▶ **Problem details**
Among the entries below, find all lines that include "tree" and copy them.

▶ **Provided records**
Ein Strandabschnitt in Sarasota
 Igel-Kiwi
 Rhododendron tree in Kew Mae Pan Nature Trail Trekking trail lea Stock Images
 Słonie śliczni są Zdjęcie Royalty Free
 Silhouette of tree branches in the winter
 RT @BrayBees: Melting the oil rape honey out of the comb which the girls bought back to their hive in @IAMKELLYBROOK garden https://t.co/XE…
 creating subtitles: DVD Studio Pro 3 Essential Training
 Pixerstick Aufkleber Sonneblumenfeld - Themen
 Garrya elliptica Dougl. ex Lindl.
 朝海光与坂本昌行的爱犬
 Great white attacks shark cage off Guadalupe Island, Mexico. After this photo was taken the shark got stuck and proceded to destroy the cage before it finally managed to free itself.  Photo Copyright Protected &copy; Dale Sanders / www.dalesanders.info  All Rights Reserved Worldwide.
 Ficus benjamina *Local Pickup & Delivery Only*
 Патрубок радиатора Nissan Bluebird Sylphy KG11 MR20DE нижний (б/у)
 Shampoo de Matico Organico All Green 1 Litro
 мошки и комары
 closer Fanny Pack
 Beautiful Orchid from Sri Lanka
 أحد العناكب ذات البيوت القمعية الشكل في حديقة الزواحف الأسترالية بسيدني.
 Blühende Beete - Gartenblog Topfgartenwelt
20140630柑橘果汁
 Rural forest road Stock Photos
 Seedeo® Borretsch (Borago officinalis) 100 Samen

▶ **Exercise output**
 Rhododendron tree in Kew Mae Pan Nature Trail Trekking trail lea Stock Images
 Silhouette of tree branches in the winter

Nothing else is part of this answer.